Looking up, he shrugged and cracked an embarrassed smile, “Actually, my parents picked me up early. It was a good thing, by midnight I was in rough shape.”
I nodded, “We’ve all been there.”
As he started toward his truck, I was reminded that, on most days, I’m thankful to have moved next to a family with older children. Watching their experiences helps me think about what I’m in for later on with my five, school-aged kids.
At times, though, my proximity to the teenage years is just too close for comfort – like on Saturday.
I’m not ready – and uncomfortably ending conversations with the kid next door about a prom-induced hangover confirm that fact.
In fact, right away, I began to judge my neighbors. I thought aloud, “You mean his parents willingly picked up their drunk kid at some underage drinking party? Wow!”
The glass house from which I was throwing stones, thankfully, began to crack when I thought of a few of my own teenage indiscretions.
Like the young man living next door, I was a good kid, had good grades and never tried to give my parents much trouble.
Unlike my neighbor, though, I would have never made the call to my folks as a lifeline after a long night of underage partying.
My mind raced with conflicting questions after our interaction:
- Which strategy is better – my neighbor’s or my own?
- Is it right to just assume that a teenager drinks?
- Does encouraging your teenagers to call when drinking encourage them to drink in the first place?
- Are these situations the new normal for parents raising teens?
Published statistics by M.A.D.D. stopped me in my ignorant, thank-goodness-my-kids-are-in-elementary-school tracks:
“Teen alcohol kills 4,700 people per year – that’s more than all illegal drugs combined.”
“Car crashes are the leading cause of death for teens, and about a quarter of those crashes involved an underage drinking driver.”
“Over 40% of all 10th graders drink alcohol.”
As a father of five kids not even to middle school, my mind was blown.
Moreover, the initial judgment of my neighbor’s handling of their teenage son after prom quickly vanished. I think the young man and his parents next door did the right thing.
The reality, as expressed by M.A.D.D.’s data, is that teenagers drink – today, tomorrow and, certainly, in the future.
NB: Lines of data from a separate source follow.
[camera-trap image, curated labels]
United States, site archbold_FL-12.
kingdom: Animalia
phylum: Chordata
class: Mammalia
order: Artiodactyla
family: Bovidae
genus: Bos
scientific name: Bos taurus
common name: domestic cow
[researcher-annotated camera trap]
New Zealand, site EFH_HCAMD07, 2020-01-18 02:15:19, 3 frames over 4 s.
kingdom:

Assuming otherwise may be reckless and dangerous.
Just as misguided may be the thought that having a conversation with your kids about how to get home safely after drinking normalizes, or encourages, underage drinking.
If 40% of high school sophomores are already drinking, alcohol seems to be adequately normalized outside of the confines of the family’s home.
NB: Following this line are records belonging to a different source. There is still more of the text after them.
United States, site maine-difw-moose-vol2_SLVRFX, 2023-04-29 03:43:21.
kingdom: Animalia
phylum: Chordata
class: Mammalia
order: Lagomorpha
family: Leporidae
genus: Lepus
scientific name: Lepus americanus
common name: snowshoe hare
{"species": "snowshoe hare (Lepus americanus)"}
But, like any coach standing on the sidelines, I’m likely downplaying how hard of a game this really is for those currently playing on the field.
Frankly, I’m terrified of the midnight text that likely arrived next door on prom night, saying, “I’m fine…just a few more and I’ll call you. I’ll be home later.”
Even as my neighbor drove away on Saturday morning and I huddled my kids to turn on the sprinkler in the front yard, I was thankful that my parenting labor today is more physically exhausting than mentally taxing.
I’m glad that my kids’ miscues are short-lived and not potentially life-long.
Today, I’ll relish the fact that the only worrisome drinking I’m talking about with my kids is that from the hose as the front yard sprinkler spins.
For now, for me and for my kids, ignorance is bliss. That is not the case for my neighbors, raising a teen.